◆ **RECORDS PROVIDED**
┄┄┄┄┄┄

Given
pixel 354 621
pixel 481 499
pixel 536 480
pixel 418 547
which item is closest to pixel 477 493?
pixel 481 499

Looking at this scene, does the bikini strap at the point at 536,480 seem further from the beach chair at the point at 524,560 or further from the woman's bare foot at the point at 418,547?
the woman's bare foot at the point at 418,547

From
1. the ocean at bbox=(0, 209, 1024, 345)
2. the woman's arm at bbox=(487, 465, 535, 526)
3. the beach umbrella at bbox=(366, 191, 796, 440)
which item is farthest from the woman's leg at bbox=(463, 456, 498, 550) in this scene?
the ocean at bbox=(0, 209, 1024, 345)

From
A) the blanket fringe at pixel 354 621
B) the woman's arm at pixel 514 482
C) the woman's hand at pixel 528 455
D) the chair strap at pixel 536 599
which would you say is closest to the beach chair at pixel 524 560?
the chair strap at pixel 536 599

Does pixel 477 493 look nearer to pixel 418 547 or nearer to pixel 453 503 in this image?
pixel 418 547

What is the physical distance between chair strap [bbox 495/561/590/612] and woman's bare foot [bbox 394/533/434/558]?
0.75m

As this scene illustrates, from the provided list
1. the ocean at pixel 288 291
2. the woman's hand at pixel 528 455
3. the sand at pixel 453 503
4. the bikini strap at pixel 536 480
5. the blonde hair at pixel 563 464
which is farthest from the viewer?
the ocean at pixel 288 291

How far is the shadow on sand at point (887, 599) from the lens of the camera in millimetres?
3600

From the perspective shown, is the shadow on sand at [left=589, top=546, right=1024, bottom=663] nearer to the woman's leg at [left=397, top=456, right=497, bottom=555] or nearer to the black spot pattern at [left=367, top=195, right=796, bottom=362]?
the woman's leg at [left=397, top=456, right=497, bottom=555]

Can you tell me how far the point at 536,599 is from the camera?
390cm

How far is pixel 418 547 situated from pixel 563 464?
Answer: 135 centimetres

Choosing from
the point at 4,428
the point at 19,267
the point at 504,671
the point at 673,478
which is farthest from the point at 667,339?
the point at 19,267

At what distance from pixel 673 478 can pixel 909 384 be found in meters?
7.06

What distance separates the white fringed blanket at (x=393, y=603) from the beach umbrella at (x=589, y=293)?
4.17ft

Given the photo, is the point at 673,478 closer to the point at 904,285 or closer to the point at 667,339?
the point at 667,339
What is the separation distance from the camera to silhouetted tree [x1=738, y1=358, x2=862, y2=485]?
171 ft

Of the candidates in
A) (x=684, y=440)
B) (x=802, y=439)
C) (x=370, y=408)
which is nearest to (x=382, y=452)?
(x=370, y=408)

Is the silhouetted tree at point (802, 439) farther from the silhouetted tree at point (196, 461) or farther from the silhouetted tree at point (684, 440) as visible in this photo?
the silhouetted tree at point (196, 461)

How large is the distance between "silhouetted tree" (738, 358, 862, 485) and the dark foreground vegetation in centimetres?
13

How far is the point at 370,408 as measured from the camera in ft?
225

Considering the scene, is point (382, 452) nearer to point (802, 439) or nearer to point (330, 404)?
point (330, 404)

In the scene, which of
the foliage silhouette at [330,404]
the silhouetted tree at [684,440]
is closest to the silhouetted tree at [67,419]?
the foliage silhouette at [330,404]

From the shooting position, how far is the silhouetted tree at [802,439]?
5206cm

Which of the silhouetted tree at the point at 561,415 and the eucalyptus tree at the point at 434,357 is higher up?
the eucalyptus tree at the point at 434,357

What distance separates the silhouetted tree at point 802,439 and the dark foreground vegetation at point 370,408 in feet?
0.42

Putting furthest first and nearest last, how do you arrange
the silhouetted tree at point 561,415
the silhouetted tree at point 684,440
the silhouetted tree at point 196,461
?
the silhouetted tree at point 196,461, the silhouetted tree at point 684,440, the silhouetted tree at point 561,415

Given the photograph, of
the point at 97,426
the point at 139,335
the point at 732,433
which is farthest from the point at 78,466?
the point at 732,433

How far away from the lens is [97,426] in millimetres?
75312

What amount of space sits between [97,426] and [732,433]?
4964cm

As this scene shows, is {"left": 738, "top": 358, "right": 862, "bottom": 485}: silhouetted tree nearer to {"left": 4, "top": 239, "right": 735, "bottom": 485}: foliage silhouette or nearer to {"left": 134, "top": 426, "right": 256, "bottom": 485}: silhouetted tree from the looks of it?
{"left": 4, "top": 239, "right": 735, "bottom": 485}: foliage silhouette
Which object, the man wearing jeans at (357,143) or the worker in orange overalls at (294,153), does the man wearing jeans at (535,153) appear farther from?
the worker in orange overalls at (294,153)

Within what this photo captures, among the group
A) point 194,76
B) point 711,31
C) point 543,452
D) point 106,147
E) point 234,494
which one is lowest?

┄┄┄┄┄┄

◆ **YOUR INSTRUCTIONS**
Turn the listing above into a JSON list of strings, one string per line, leaving out blank lines.

◆ **CORRECT ANSWER**
[
  "Given",
  "pixel 354 621",
  "pixel 481 499",
  "pixel 536 480",
  "pixel 418 547",
  "which item is closest to pixel 477 493?",
  "pixel 481 499",
  "Looking at this scene, does the bikini strap at the point at 536,480 seem further from the beach chair at the point at 524,560 or further from the woman's bare foot at the point at 418,547?",
  "the woman's bare foot at the point at 418,547",
  "From",
  "1. the ocean at bbox=(0, 209, 1024, 345)",
  "2. the woman's arm at bbox=(487, 465, 535, 526)",
  "3. the beach umbrella at bbox=(366, 191, 796, 440)",
  "which item is farthest from the woman's leg at bbox=(463, 456, 498, 550) in this scene?",
  "the ocean at bbox=(0, 209, 1024, 345)",
  "From",
  "A) the blanket fringe at pixel 354 621",
  "B) the woman's arm at pixel 514 482",
  "C) the woman's hand at pixel 528 455",
  "D) the chair strap at pixel 536 599",
  "which would you say is closest to the beach chair at pixel 524 560?",
  "the chair strap at pixel 536 599",
  "Does pixel 477 493 look nearer to pixel 418 547 or nearer to pixel 453 503 in this image?",
  "pixel 418 547",
  "What is the physical distance between chair strap [bbox 495/561/590/612] and woman's bare foot [bbox 394/533/434/558]?",
  "0.75m",
  "As this scene illustrates, from the provided list",
  "1. the ocean at pixel 288 291",
  "2. the woman's hand at pixel 528 455",
  "3. the sand at pixel 453 503",
  "4. the bikini strap at pixel 536 480",
  "5. the blonde hair at pixel 563 464",
  "which is farthest from the viewer?",
  "the ocean at pixel 288 291",
  "How far is the shadow on sand at point (887, 599) from the lens of the camera in millimetres?",
  "3600",
  "From the perspective shown, is the shadow on sand at [left=589, top=546, right=1024, bottom=663] nearer to the woman's leg at [left=397, top=456, right=497, bottom=555] or nearer to the black spot pattern at [left=367, top=195, right=796, bottom=362]?",
  "the woman's leg at [left=397, top=456, right=497, bottom=555]",
  "Can you tell me how far the point at 536,599 is from the camera?",
  "390cm",
  "How far is pixel 418 547 situated from pixel 563 464?",
  "Answer: 135 centimetres",
  "Choosing from",
  "the point at 4,428",
  "the point at 19,267",
  "the point at 504,671",
  "the point at 673,478",
  "which is farthest from the point at 667,339?",
  "the point at 19,267",
  "At what distance from pixel 673 478 can pixel 909 384 be found in meters?",
  "7.06",
  "What distance separates the white fringed blanket at (x=393, y=603) from the beach umbrella at (x=589, y=293)?",
  "4.17ft",
  "Given the photo, is the point at 673,478 closer to the point at 904,285 or closer to the point at 667,339?",
  "the point at 667,339",
  "What is the separation distance from the camera to silhouetted tree [x1=738, y1=358, x2=862, y2=485]?",
  "171 ft",
  "Of the candidates in",
  "A) (x=684, y=440)",
  "B) (x=802, y=439)",
  "C) (x=370, y=408)",
  "which is nearest to (x=382, y=452)?",
  "(x=370, y=408)",
  "Is the silhouetted tree at point (802, 439) farther from the silhouetted tree at point (196, 461) or farther from the silhouetted tree at point (684, 440) as visible in this photo?",
  "the silhouetted tree at point (196, 461)",
  "How large is the distance between \"silhouetted tree\" (738, 358, 862, 485) and the dark foreground vegetation in centimetres?",
  "13",
  "How far is the point at 370,408 as measured from the camera in ft?",
  "225",
  "Considering the scene, is point (382, 452) nearer to point (802, 439) or nearer to point (330, 404)?",
  "point (330, 404)",
  "In the scene, which of",
  "the foliage silhouette at [330,404]",
  "the silhouetted tree at [684,440]",
  "is closest to the silhouetted tree at [67,419]?",
  "the foliage silhouette at [330,404]",
  "From the shooting position, how far is the silhouetted tree at [802,439]?",
  "5206cm",
  "Which of the silhouetted tree at the point at 561,415 and the eucalyptus tree at the point at 434,357 is higher up?",
  "the eucalyptus tree at the point at 434,357",
  "What distance separates the silhouetted tree at point 802,439 and the dark foreground vegetation at point 370,408 in feet?",
  "0.42",
  "Putting furthest first and nearest last, how do you arrange",
  "the silhouetted tree at point 561,415",
  "the silhouetted tree at point 684,440",
  "the silhouetted tree at point 196,461",
  "?",
  "the silhouetted tree at point 196,461, the silhouetted tree at point 684,440, the silhouetted tree at point 561,415",
  "Given the photograph, of",
  "the point at 97,426",
  "the point at 139,335",
  "the point at 732,433",
  "which is farthest from the point at 78,466?",
  "the point at 732,433",
  "How far away from the lens is [97,426] in millimetres?",
  "75312",
  "What amount of space sits between [97,426] and [732,433]?",
  "4964cm",
  "As this scene shows, is {\"left\": 738, \"top\": 358, \"right\": 862, \"bottom\": 485}: silhouetted tree nearer to {\"left\": 4, \"top\": 239, \"right\": 735, \"bottom\": 485}: foliage silhouette or nearer to {\"left\": 134, \"top\": 426, \"right\": 256, \"bottom\": 485}: silhouetted tree from the looks of it?",
  "{\"left\": 4, \"top\": 239, \"right\": 735, \"bottom\": 485}: foliage silhouette",
  "Which object, the man wearing jeans at (357,143) or the worker in orange overalls at (294,153), does the man wearing jeans at (535,153) appear farther from?",
  "the worker in orange overalls at (294,153)",
  "Within what this photo captures, among the group",
  "A) point 194,76",
  "B) point 711,31",
  "C) point 543,452",
  "D) point 106,147",
  "E) point 234,494",
  "which one is lowest?"
]